Next month, the chief executives (CEs) of Otago's five territorial local authorities (TLAs) will discuss a proposal to standardise record-keeping and reporting of potentially contaminated land.
The plan, if adopted, could see hundreds and possibly thousands of landowners being notified of potential historic contamination on their properties.
TLAs are responsible for identifying contaminated land within their patch. Otago's TLAs are Dunedin City Council, Central Otago District Council, Clutha District Council, Queenstown-Lakes District Council and Waitaki District Council. The Ministry for the Environment's Hazardous Activities and Industries List (Hail) specifies 53 industrial and rural uses, such as petrol stations, gasworks, orchards, sheep dips, engineering workshops, timber plants and mining, which can cause contamination.
Otago Regional Council keeps a Hail master list for the province.
Sites on the list have been ranked by level of risk. Among those ranked a high risk are the former Dunedin Gasworks, the one-time Blue Mountain Lumber site in Tapanui, the erstwhile Odlins Timber Treatment Plant in Ranfurly, and an old gasworks near Oamaru's northern foreshore.
But the master list is incomplete and the communication between the regional and territorial authorities is imperfect, Jeff Donaldson, who is ORC's director of environmental monitoring, says.
''This is where we are wanting all the CEs of the region to start thinking along the same lines,'' Mr Donaldson says.
''So we can ensure the database is up to date ... So that everybody is doing the same thing.''
The ORC Hail list itemises 950 parcels of land.

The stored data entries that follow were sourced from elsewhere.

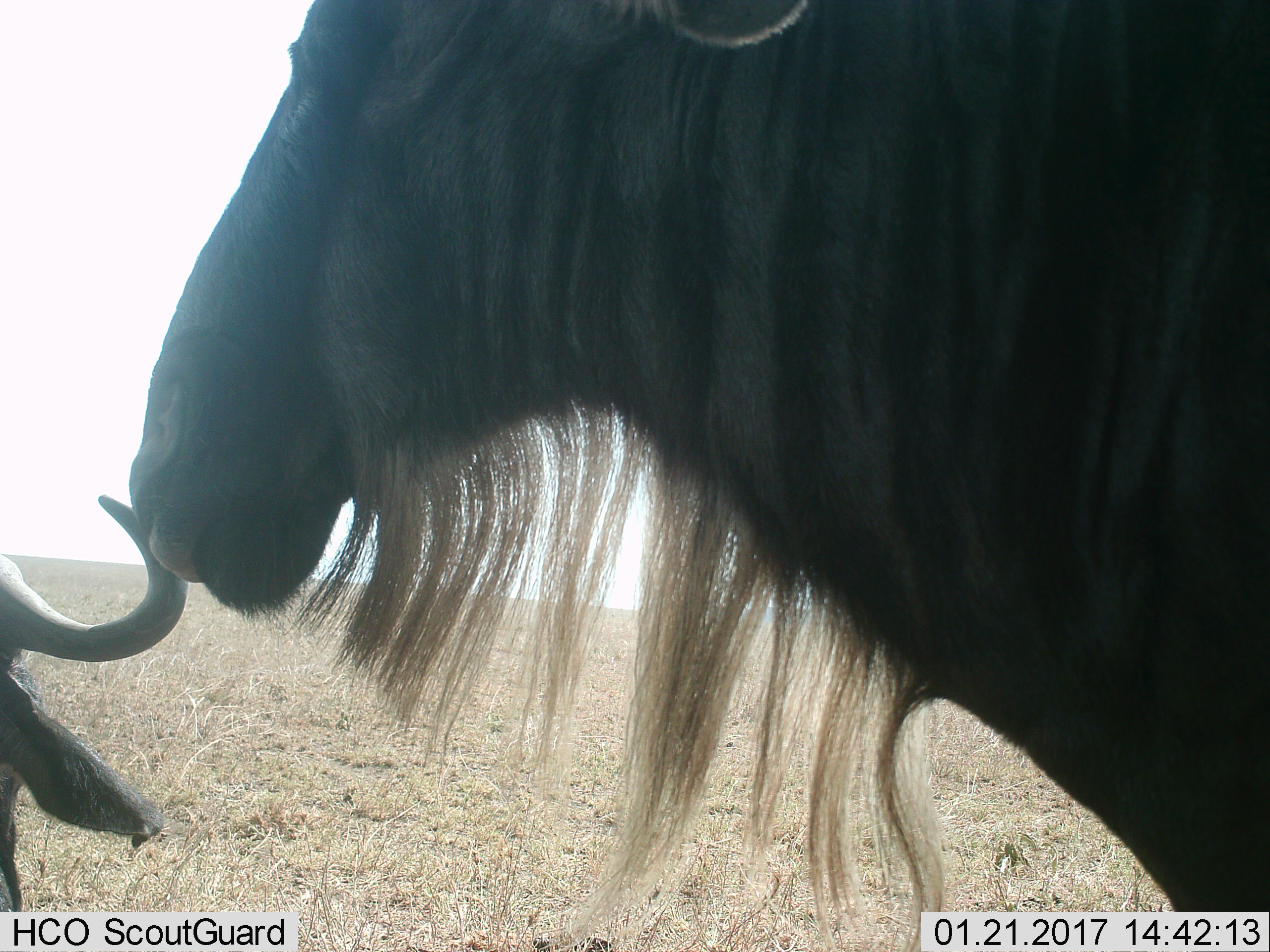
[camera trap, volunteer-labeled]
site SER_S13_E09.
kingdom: Animalia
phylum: Chordata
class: Mammalia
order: Artiodactyla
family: Bovidae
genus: Connochaetes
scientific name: Connochaetes taurinus taurinus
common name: blue wildebeest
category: wildebeestblue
Wildebeestblue (blue wildebeest) (Connochaetes taurinus taurinus), count 2. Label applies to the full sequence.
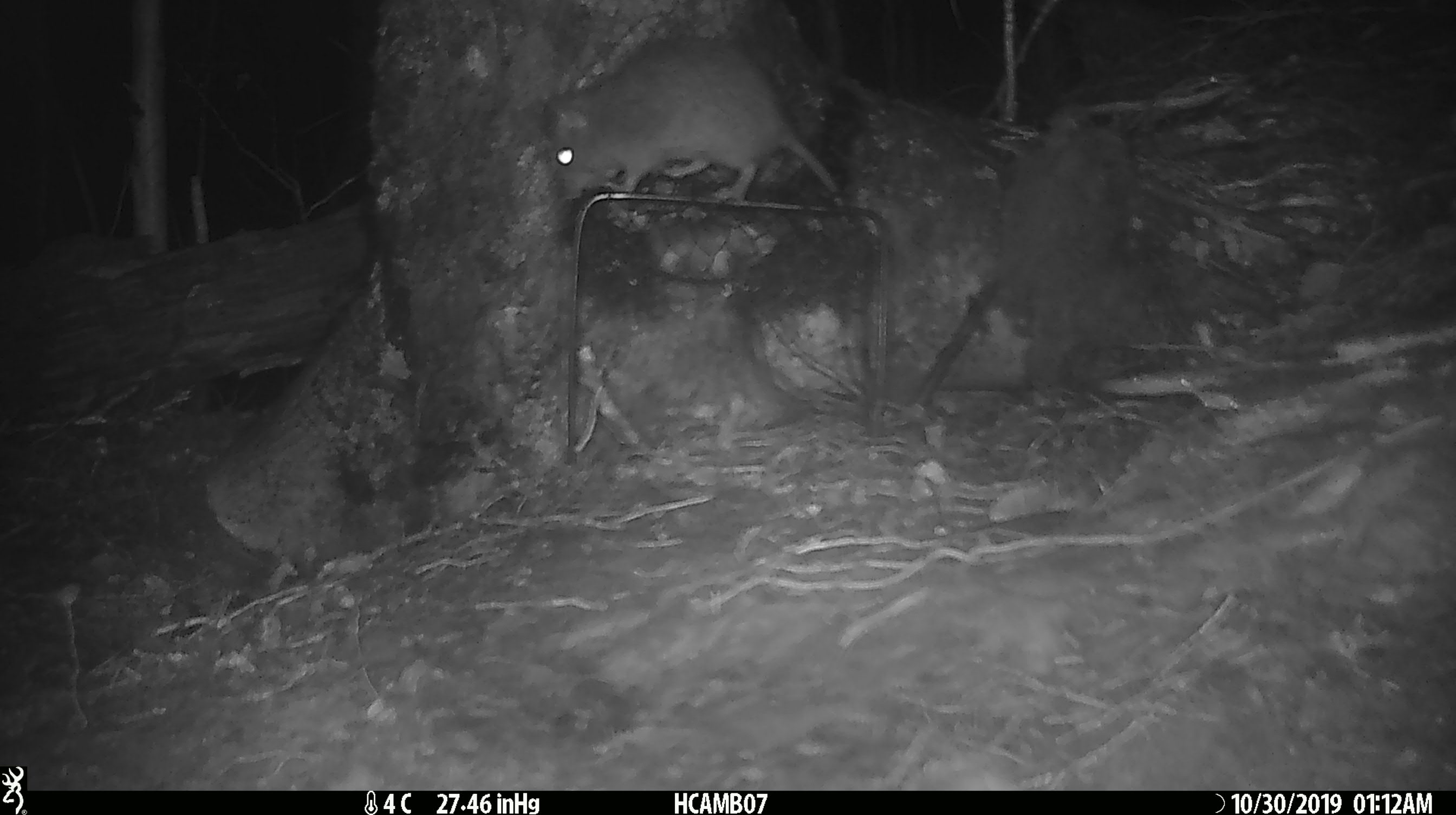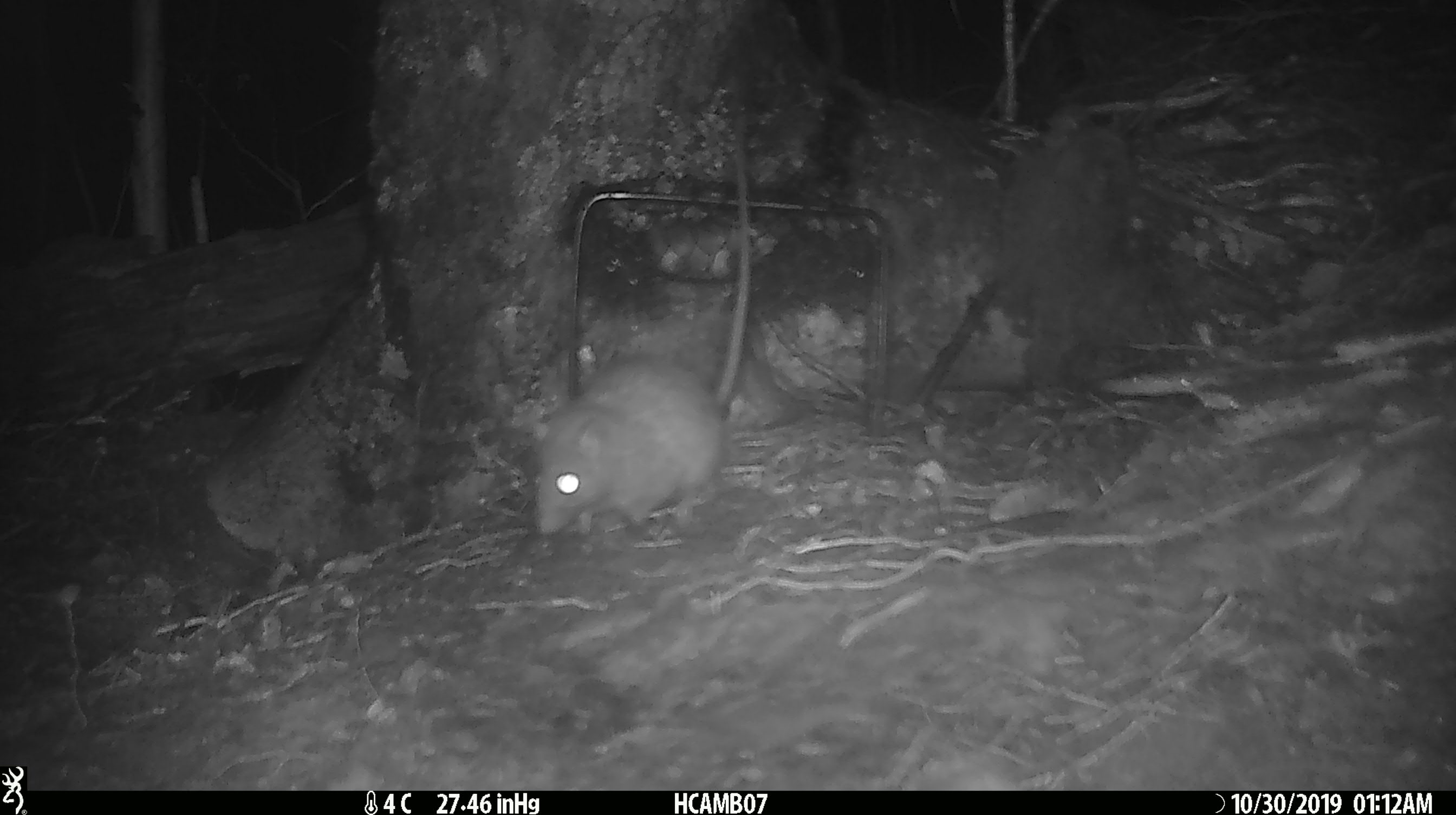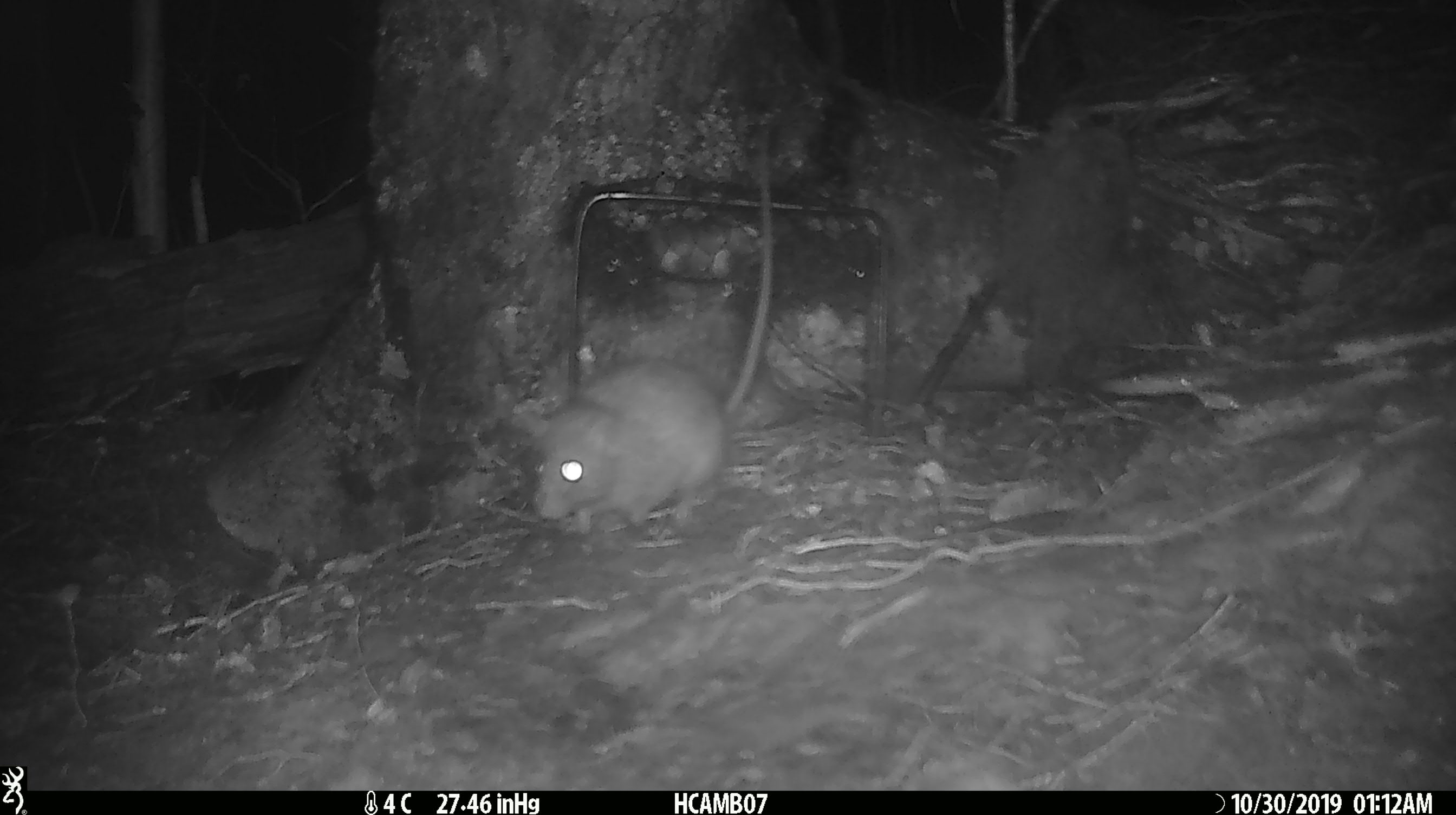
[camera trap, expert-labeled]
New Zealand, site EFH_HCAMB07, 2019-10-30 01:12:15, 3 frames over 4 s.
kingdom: Animalia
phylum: Chordata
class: Mammalia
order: Rodentia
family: Muridae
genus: Mus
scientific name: Mus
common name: mouse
Mouse (Mus).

But the total number of potentially contaminated sites is probably in the thousands, Simon Beardmore, who is ORC's senior environmental officer, says.
A lot of the information that would help identify those sites is buried in the TLA's historic records of building and resource consents.
In May, ORC's Canterbury equivalent, Ecan, sent letters to the owners of 11,000 Christchurch properties that may have contaminated soil.
Mr Donaldson hopes something similar will happen in Otago.
''We need another month to confirm whether the TLAs are on board with this, but I'm pretty sure they will be,'' he said.
''The proposed plan is, once the list has been updated, if we have the support of TLAs, then landowners on the list will be notified by either the ORC or their TLA.''
Mr Beardmore says it is likely only a small fraction of those sites would turn out to be contaminated if they were investigated.